Links contained herein to any external website(s) are provided for convenience only. Red Hat has not reviewed the links and is not responsible for the content or its availability. The inclusion of any link to an external website does not imply endorsement by Red Hat of the website or its entities, products, or services. You agree that Red Hat is not responsible or liable for any loss or expenses that may result due to your use of (or reliance on) the external site or content.

Red Hat Quay has several health check endpoints. The following table shows you the health check, a description, an endpoint, and an example output.

Table 22.1. Health check endpoints

Health checkDescriptionEndpointExample output

instance

The instance endpoint acquires the entire status of the specific Red Hat Quay instance. Returns a dict with key-value pairs for the following: auth, database, disk_space, registry_gunicorn, service_key, and web_gunicorn. Returns a number indicating the health check response of either 200, which indicates that the instance is healthy, or 503, which indicates an issue with your deployment.

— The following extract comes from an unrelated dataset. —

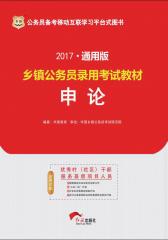 (2017)通用版乡镇公务员录用考试教材:申论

https://{quay-ip-endpoint}/health/instance or https://{quay-ip-endpoint}/health

{"data":{"services":{"auth":true,"database":true,"disk_space":true,"registry_gunicorn":true,"service_key":true,"web_gunicorn":true}},"status_code":200}

endtoend

The endtoend endpoint conducts checks on all services of your Red Hat Quay instance. Returns a dict with key-value pairs for the following: auth, database, redis, storage. Returns a number indicating the health check response of either 200, which indicates that the instance is healthy, or 503, which indicates an issue with your deployment.

https://{quay-ip-endpoint}/health/endtoend

{"data":{"services":{"auth":true,"database":true,"redis":true,"storage":true}},"status_code":200}

warning

The warning endpoint conducts a check on the warnings. Returns a dict with key-value pairs for the following: disk_space_warning. Returns a number indicating the health check response of either 200, which indicates that the instance is healthy, or 503, which indicates an issue with your deployment.

https://{quay-ip-endpoint}/health/warning

{"data":{"services":{"disk_space_warning":true}},"status_code":503}

22.2. Navigating to a Red Hat Quay health check endpoint

Use the following procedure to navigate to the instance endpoint. This procedure can be repeated for endtoend and warning endpoints.

Procedure

  1. On your web browser, navigate to https://{quay-ip-endpoint}/health/instance.
  2. You are taken to the health instance page, which returns information like the following:

    {"data":{"services":{"auth":true,"database":true,"disk_space":true,"registry_gunicorn":true,"service_key":true,"web_gunicorn":true}},"status_code":200}

    For Red Hat Quay, "status_code": 200 means that the instance is health. Conversely, if you receive "status_code": 503, there is an issue with your deployment.